Monday, August 31, 2009

Changes....changes...

Ok, so 2 weeks ago we were notified that our CPS adoption caseworker was leaving CPS to return to law school. Ok...good for her. No big deal.

Now, we just found out that our agency caseworker (our original CW) has left the agency and we're being assigned a new caseworker this week. We'll meet her on Thursday. She's new to the agency and came from CPS. This could be interesting.

Oh the changes.....ugh.


Thursday, August 27, 2009

First negative response

Today was "Meet the Teacher Day" @ Maggie's MDO. We have been talking up "school", "friends", "backpack" - you name it, we've been talking about it.

Maggie was the 1st one in her class today. She met Miss Toscha and Miss Vicki but was WAY more interested in the playdoh, colors, paints, kitchen, dolls, cars, balls (um...you get the picture!) For a girl who is overly active and into everything, she sure had alot to get into! Her teachers seemed very nice and excited about the new school year.

A few other kids came in and Maggie ignored them, until of course, they started touching something she might be interested in later on. Ha! Being the only child means that you haven't really had to learn to share. Oh, I don't think that will be a problem anymore. There are 8 boys and 5 girls in her class and the boys will definitely put her in her place, which is a good thing. She went to take a little car from one of the boys and he said, "that's mine". To which, she replied, "mine" and he said "it's mine, get another one" to which she did...there you have it :)

About 15 minutes later, the parents left the room to go to the auditorium for a group meeting (go over the rules, expectations, etc). I walked out, didn't look back but didn't hear any crying either....good sign!

As I was walking out, a few of the moms were talking and it was apparent that they all knew each other already. From what I gathered, they all went to church there, as well as their kids had been in MDO together too. So, one of the moms asked me if this was Maggie's 1st time to MDO. I said yes, it's her first time anywhere. She said "REALLY!?" She was completely shocked...which I found interesting, I mean, she is only 2 1/2 years old. Anyway....The mom then asked, "WHY?" I said, "well she was adopted..." and she interrupted me by saying, "oh really? from where?" (I'm guessing she was assuming international adoption, etc) So, I responded "through the foster care system". To which she said "ooooooooooohhhhhhhhhhh" and proceeded to just walk off. Yep, that's right....just walked right off. I was speechless ~ of course, there was no one around to say anything to after that anyway :)

The emotions that flooded through me were so overwhelming. Anger. Frustration. Disappointment. Sadness. I mean, how can anyone be like that? We're talking about a young child here! I wanted to run up to that young mom and take her down (and let me tell ya - it wouldn't have been too hard either! :) and say - listen here, chica...do you want to know my daughter's story? Do you want to know how she came to be placed in our care? Do you want to hear the horror stories of abuse and neglect that she and thousands of other kiddos have experienced? No, I wouldn't think so. You are so closed minded in your own little world, with your own perfect kids, and perfect life, that you can't seem to be open enough to even accept a small innocent, beautiful little girl that will be playing with your daughter 2 days a week. Yes, that's right...my daughter, the one adopted through the foster care system, will be playing with your cute little one every Tuesday and Thursday...and I, for one, can't wait to see what an impact my Maggie will have on your little girl.

☆ ☆ ☆ ☆ ☆

Tasks and exercises
a - From the adoption blog above, return word for word the stretch from "First negative response" through "new school year.".
b - Resume the adoption blog, starting right after its last sentence.

Exercise data

☆ ☆ ☆ ☆ ☆

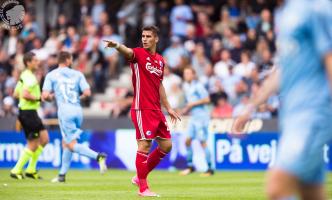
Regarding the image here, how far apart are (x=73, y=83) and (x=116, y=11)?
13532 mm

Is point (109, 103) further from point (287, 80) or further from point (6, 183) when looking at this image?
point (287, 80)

☆ ☆ ☆ ☆ ☆

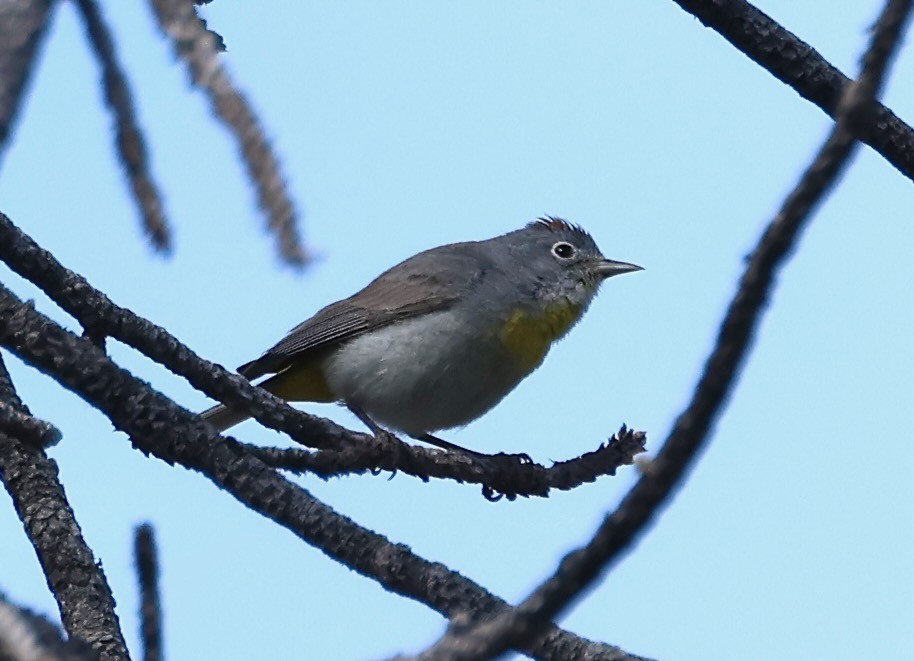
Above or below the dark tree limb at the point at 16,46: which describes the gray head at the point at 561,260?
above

☆ ☆ ☆ ☆ ☆

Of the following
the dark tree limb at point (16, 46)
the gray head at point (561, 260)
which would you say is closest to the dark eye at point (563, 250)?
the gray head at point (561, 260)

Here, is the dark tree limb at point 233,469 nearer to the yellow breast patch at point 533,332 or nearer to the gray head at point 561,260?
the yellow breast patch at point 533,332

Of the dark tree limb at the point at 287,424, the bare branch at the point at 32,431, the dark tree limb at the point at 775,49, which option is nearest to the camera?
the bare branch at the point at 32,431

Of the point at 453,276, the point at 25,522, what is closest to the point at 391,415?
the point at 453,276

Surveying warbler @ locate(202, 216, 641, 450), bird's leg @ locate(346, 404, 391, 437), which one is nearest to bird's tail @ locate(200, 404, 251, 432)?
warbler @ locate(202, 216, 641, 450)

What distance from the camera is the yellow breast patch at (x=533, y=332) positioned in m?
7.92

☆ ☆ ☆ ☆ ☆

Activity answers
a -
First negative response

Today was "Meet the Teacher Day" @ Maggie's MDO. We have been talking up "school", "friends", "backpack" - you name it, we've been talking about it.

Maggie was the 1st one in her class today. She met Miss Toscha and Miss Vicki but was WAY more interested in the playdoh, colors, paints, kitchen, dolls, cars, balls (um...you get the picture!) For a girl who is overly active and into everything, she sure had alot to get into! Her teachers seemed very nice and excited about the new school year.

b -
***Oh...and after the parent meeting was over, I went back to get Maggie, where she was playing so nicely at the playdoh table. I stood at the door and marveled in the goodness of the Lord and how wonderful it was to see her sitting there with the other kiddos. The teacher said, "Maggie - look who's here" Maggie looked up, smiled really big and said "Hi Momma" and then didn't want to leave. They told her she could come back on Tuesday and she said "ok", picked up her folder, waved to the class, grabbed my hand and skipped out. In the car, she kept saying "Tuesday, Tuesday, come back Momma".

Now, that's what I call a positive end to an "ooooooohhhhhhhh" response!


Monday, August 24, 2009

Solving the Puzzle of Difficult Behavior

Adopted and foster children deserve deep compassion and respect for what they may have endured before they were welcomed into your home. Some of these little ones have survived ordeals that defy the imagination. On a night while we ate steak and fresh vegetables, safe in our comfortable house and enjoying warm conversation with our family, this child might have gone to bed hungry, dirty, and lonely, even rummaging in garbage cans for food. A child raised in a harsh or dysfunctional environment becomes a survivalist. He or she can't be expected to know the rules of family life or to have every intellectual advantage.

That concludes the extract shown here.